**** PASSAGE TO READ
Some guy in Texas wrote at 2008-02-08 16:36:59
Yes! I'm glad I'm not the only Steely Dan fan who caught the Dr. Wu reference in Fallout. Dr. Wu is perhaps the most intriguing and mysterious of the Dan tunes that I actually have an idea of "what it's about." Anyway, thanks for the multiple theories you produced to analyze the song. I think the Arthurian legend is a long shot, but it's fun to think about.


Alex wrote at 2009-03-03 09:39:34
If you think about the song is quite simple:



The guy is talking to himself about a woman who he fell for and broke his heart.



Case closed.



Possibly a few references to drug abuse but that is not central (probably not even) relevant to the meaning.  Probably using drugs when the song was written, that's all.


Kyle wrote at 2009-08-02 17:34:44
I never put the drug reference to Dr. Wu - I always saw him as a real doctor, a psychologist, one to whom the protagonist is detailing his longing and desire for and former love affair with the album's titular character.  Rather than help his client, however, the good doctor absconds with Katy and they both leave the singer behind.
********
**** MATERIAL PROVIDED
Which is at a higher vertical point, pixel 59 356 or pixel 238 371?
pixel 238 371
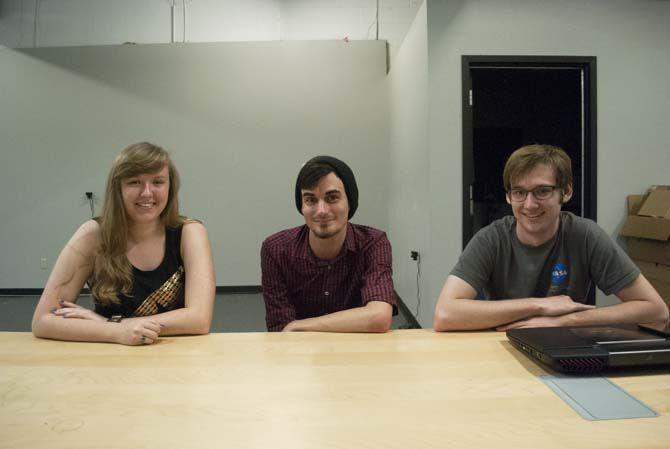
********
:: WORK TO BE COMPLETED ::
Continue the comment thread about the Steely Dan song "Dr. Wu," which appears above the listing, starting after its final sentence.

:: RESPONSE AREA ::
Wenaolong wrote at 2011-02-24 17:23:15
I always saw it as Kyle does, above.  I just wasn't hip enough to know about "drugs" so that I could reach the other implications.  Even so, a chick can be just like a drug, especially when you are a younger guy. But apparently also when you are an older guy like "Dr. Wu" is, probably.



But I, like many westerners, idealized this notion of the Chinese old wise medicine man, etc, who will teach me how to view the secrets of reality in a pebble in his hand and I'll snatch it and also learn "KUNG FOO" as a bonus.  So I guess that sort of colored the image a bit (I grew up with Revenge of the Ninja and Enter the Dragon).  So I see him as talking to his Chinese wise man/herbalist/acupuncturist/healer and gongfu master, who in the process of helping the protagonist, somehow someway falls under some similar spell of his own.  We don't know what it is, but we see that it dimishes Dr. Wu in the protagonists eyes, it takes away his pillar of strength and support. Dr. Wu is just an ordinary guy, no longer a living myth to pull the protagonist out of his troubles.



 In a slight varation to this, I felt that perhaps the "thing" that "got" Dr. Wu in the end was just "life" and maybe falling in love with some young blonde chick intern at his clinic, not necessarily the protagonists chick.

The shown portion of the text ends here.